25 Sep 2007, 7:16 AM

I need to update the contents of a grid as fast as possible.
My first try was a tradicional approach, updating the underlying record.

function onMessage(message) {
var record = ds.getById(message.data.id);
var copy = record.copy();
var values = message.data;
record.set('price', values[0]);
record.set('open', values[1]);
record.set('close', values[2]);
record.set('high', values[3]);
record.set('low', values[4]);
record.set('quantity', values[5]);
record.set('volume', values[6]);

but this is veeery slow...
I have some profile results if you are interested.
Basically camelFn and the GridView are killing the performance.

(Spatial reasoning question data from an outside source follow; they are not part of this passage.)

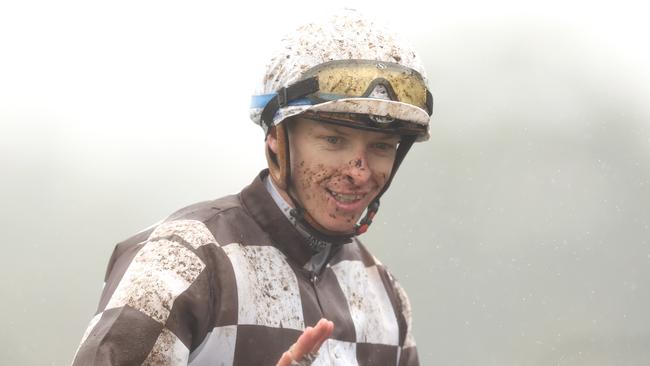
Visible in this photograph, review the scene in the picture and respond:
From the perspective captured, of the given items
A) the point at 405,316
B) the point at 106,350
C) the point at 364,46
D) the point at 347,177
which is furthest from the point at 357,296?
the point at 106,350

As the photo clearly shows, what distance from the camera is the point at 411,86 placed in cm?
353

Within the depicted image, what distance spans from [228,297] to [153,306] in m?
0.28

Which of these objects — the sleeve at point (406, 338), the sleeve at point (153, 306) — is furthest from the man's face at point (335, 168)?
the sleeve at point (406, 338)

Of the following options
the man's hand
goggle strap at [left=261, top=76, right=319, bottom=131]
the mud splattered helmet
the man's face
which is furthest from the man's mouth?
the man's hand

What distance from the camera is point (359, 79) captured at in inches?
135

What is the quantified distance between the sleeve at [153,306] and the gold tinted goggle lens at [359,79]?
0.60 m

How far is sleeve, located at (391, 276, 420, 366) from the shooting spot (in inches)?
164

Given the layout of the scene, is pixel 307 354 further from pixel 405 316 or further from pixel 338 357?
pixel 405 316

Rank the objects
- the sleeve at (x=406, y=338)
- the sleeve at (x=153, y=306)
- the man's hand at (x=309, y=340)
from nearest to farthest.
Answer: the man's hand at (x=309, y=340), the sleeve at (x=153, y=306), the sleeve at (x=406, y=338)

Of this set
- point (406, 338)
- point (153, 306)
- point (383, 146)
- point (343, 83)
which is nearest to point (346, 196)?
point (383, 146)

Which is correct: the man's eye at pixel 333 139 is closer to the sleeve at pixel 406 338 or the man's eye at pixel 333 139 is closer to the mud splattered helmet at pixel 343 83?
the mud splattered helmet at pixel 343 83

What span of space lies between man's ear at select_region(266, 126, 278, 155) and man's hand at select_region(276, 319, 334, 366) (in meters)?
1.07

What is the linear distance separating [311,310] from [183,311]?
0.58 metres

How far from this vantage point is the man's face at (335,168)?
3469 millimetres
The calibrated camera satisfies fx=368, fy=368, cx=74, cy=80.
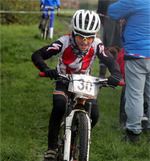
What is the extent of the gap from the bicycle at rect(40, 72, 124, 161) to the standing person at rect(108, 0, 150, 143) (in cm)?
156

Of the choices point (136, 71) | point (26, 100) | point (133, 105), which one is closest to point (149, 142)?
point (133, 105)

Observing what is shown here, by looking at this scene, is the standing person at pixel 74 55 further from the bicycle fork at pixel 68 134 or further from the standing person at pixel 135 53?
the standing person at pixel 135 53

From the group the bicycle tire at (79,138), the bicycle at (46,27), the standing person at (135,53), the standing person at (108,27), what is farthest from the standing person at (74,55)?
the bicycle at (46,27)

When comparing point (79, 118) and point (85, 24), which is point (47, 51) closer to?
point (85, 24)

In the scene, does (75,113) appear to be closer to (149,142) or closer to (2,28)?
(149,142)

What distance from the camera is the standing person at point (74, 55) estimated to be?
3.98 m

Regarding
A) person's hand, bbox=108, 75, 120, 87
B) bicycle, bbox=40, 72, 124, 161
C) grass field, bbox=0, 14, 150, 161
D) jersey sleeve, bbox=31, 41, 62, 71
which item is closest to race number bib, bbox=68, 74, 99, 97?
bicycle, bbox=40, 72, 124, 161

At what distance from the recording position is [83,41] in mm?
3967

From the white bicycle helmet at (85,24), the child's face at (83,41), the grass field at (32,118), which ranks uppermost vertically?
the white bicycle helmet at (85,24)

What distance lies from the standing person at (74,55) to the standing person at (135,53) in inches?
38.6

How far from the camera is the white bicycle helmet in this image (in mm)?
3962

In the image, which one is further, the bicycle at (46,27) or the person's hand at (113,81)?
the bicycle at (46,27)

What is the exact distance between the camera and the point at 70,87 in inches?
141

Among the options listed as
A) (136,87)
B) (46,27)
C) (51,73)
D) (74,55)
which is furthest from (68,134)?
(46,27)
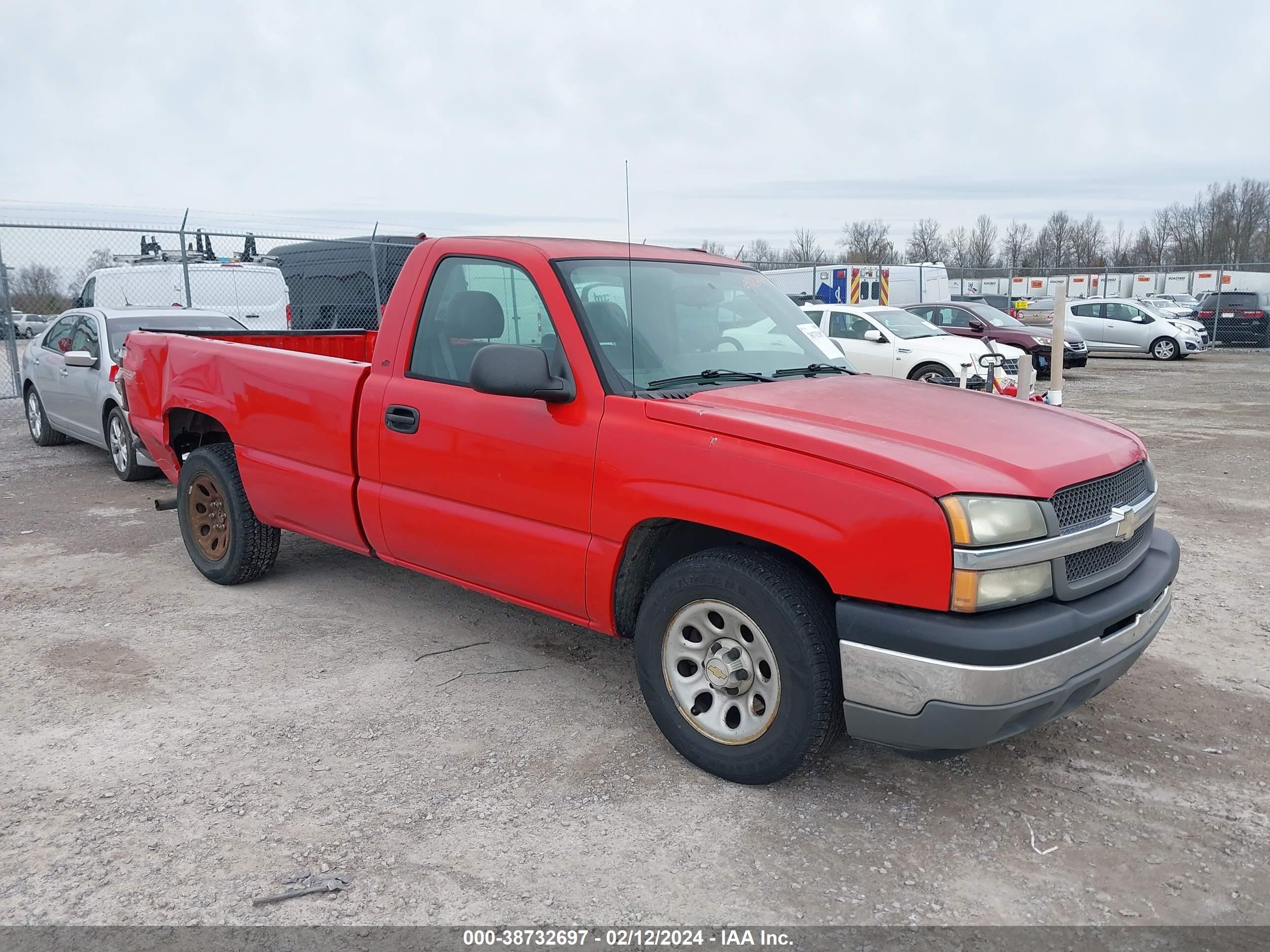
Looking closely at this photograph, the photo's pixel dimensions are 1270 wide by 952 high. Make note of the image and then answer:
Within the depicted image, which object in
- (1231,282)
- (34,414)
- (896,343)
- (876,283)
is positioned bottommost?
(34,414)

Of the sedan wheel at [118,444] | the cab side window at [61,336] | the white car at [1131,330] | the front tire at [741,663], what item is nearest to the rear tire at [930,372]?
the sedan wheel at [118,444]

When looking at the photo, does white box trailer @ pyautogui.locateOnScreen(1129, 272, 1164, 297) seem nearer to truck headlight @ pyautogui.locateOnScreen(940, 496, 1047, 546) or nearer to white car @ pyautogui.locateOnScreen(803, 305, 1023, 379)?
white car @ pyautogui.locateOnScreen(803, 305, 1023, 379)

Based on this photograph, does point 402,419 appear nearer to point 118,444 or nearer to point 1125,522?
point 1125,522

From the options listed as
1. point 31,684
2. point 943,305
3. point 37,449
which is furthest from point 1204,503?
point 943,305

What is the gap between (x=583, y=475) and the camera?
362 centimetres

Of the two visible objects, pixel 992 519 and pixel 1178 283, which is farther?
pixel 1178 283

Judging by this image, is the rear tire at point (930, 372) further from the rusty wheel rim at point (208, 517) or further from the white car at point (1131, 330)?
the white car at point (1131, 330)

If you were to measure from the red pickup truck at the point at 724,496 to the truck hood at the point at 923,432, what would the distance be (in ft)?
0.04

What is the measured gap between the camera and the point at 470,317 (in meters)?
4.21

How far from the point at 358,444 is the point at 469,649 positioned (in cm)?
112

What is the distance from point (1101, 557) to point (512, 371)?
211 cm

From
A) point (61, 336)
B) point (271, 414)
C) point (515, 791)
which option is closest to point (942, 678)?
point (515, 791)

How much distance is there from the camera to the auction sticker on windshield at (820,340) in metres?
4.55

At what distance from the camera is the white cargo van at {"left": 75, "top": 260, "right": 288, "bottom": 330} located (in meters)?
14.0
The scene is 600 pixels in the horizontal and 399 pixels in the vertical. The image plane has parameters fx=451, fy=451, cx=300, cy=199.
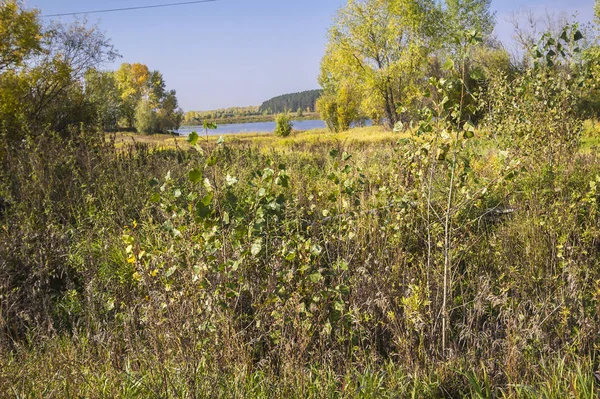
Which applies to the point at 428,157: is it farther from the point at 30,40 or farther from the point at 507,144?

So I took another approach, just update the grid cell contents, like this:

function onMessage(message) {
var record = {};
record['price'] = values[0];
record['open'] = values[1];
record['close'] = values[2];
record['high'] = values[3];
record['low'] = values[4];
record['quantity'] = values[5];
record['volume'] = values[6];

var index = ds.indexOfId(symbol);
var view = grid.getView();
var cm = grid.getColumnModel();
(... loop through columns ... for each column)
var cell = view.getCell(index, i);
var el = Ext.get(cell);
var cellText = el.child('.x-grid-cell-text', true);
cellText.innerHTML = data;

This is way faster...
But... The underlying dataset is not updated.
So when I do anything with the grid, like moving a column the displayed "data" is lost (actually the underlying data was never updated).

Any tips to make the appropriate approach faster?

25 Sep 2007, 1:19 PM
Because the data for a record is stored in inside a variable in the record, your code should look something like this:

record.data.price = 1; //record.data.price is equivalent to record.data['price'], but a whole lot quicker.